The tasks:
1. In the forum thread about extracting PDF text, give the passage again from the words "Reputation: 821" through the words "string ExtractTextFromPdf(string path)", with "Itextsharp" replaced by "PdfSharp".
2. The forum thread about extracting PDF text names the kinds of link that a string passed to PdfReader is checked against. List each link prefix it gives.
3. Carry on the forum thread about reading a PDF from an FTP server from the point where it stops.
start Document text
Reputation: 821
I am working on Document management project and I want to extract text from pdf. How can I achieve this. I am using Itextsharp to extract pdf on local system
This is a function I am using for this purpose. Path is a FTP Server Path
public static string ExtractTextFromPdf(string path)
{
using (PdfReader reader = new PdfReader(path))
{
StringBuilder text = new StringBuilder();
for (int i = 1; i <= reader.NumberOfPages; i++)
{
text.Append(PdfTextExtractor.GetTextFromPage(reader, i));
}
return text.ToString();
}
}
It throws an exception
'ftp:\\###\index\500199.pdf not found as file or resource.'
[### is my ftp server]
Upvotes: 1
Views: 1534
Reputation: 55437
PdfReader
has a bunch of constructor overloads but most of them rely on RandomAccessSourceFactory
to convert whatever is passed in into a Stream
format. When you pass a string
in it is checked if it is a file on disk and if not it is checked if it can be converted to a Uri
as one of file:/
, http://
or https://
link. This is your first point of failure because none of these checks handle the ftp protocol and you ultimately end up at a local resource loader which doesn't work for you.
end Document text
start Data rows
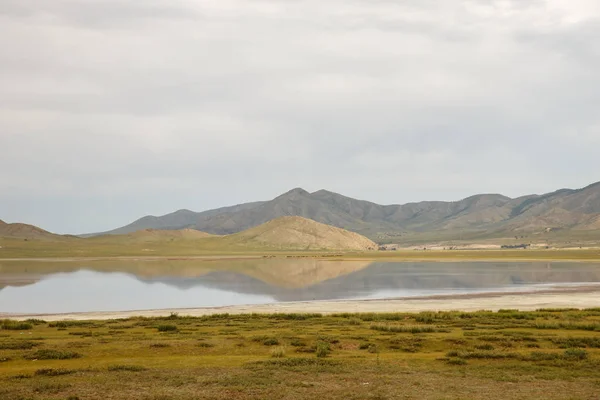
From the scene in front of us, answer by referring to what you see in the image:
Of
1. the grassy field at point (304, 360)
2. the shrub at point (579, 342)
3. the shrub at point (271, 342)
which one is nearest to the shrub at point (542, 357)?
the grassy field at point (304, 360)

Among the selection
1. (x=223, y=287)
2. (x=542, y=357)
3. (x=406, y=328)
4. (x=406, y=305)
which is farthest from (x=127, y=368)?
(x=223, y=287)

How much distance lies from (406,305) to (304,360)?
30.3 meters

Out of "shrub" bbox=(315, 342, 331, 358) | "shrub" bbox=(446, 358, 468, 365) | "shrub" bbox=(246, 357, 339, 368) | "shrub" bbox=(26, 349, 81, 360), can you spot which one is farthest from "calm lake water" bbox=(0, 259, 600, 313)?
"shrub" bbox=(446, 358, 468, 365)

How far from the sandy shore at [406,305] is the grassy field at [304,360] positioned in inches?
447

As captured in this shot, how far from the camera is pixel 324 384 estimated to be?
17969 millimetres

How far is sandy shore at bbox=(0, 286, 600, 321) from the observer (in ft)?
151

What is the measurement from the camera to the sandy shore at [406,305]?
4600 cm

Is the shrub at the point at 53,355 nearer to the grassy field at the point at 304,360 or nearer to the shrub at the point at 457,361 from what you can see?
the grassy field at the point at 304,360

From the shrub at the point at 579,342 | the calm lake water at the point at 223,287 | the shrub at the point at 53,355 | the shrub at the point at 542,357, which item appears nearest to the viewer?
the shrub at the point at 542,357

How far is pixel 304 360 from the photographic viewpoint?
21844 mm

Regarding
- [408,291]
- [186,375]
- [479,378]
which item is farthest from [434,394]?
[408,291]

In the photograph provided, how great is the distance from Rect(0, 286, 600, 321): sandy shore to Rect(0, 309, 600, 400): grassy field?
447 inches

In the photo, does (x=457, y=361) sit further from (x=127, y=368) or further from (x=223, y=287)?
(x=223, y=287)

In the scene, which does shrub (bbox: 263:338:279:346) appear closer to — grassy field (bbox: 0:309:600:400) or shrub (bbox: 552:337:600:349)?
end Data rows
Task responses:
1.
Reputation: 821
I am working on Document management project and I want to extract text from pdf. How can I achieve this. I am using PdfSharp to extract pdf on local system
This is a function I am using for this purpose. Path is a FTP Server Path
public static string ExtractTextFromPdf(string path)

2.
file:/
http://
https://

3.
You could try converting your string
to an explicit Uri
but that actually won't work, either:
//This won't work
new PdfReader(new Uri(path))
The reason that this won't work is because iText tells .Net to use CredentialCache.DefaultCredentials
when loading remote resources however that concept doesn't exist in the FTP world.
Long story short, when using FTP you'll want to download the files on your own. Depending on their size you'll want to either download them to disk or download them a byte array. Below is a sample of the latter:
Byte[] bytes;
if( path.StartsWith(@"ftp://")) {
var wc = WebRequest.Create(path);
using (var response = wc.GetResponse()) {
using (var responseStream = response.GetResponseStream()) {
bytes = iTextSharp.text.io.StreamUtil.InputStreamToArray(responseStream);
}
}
}
You can then pass either the local file or the byte array to the PdfReader
constructor.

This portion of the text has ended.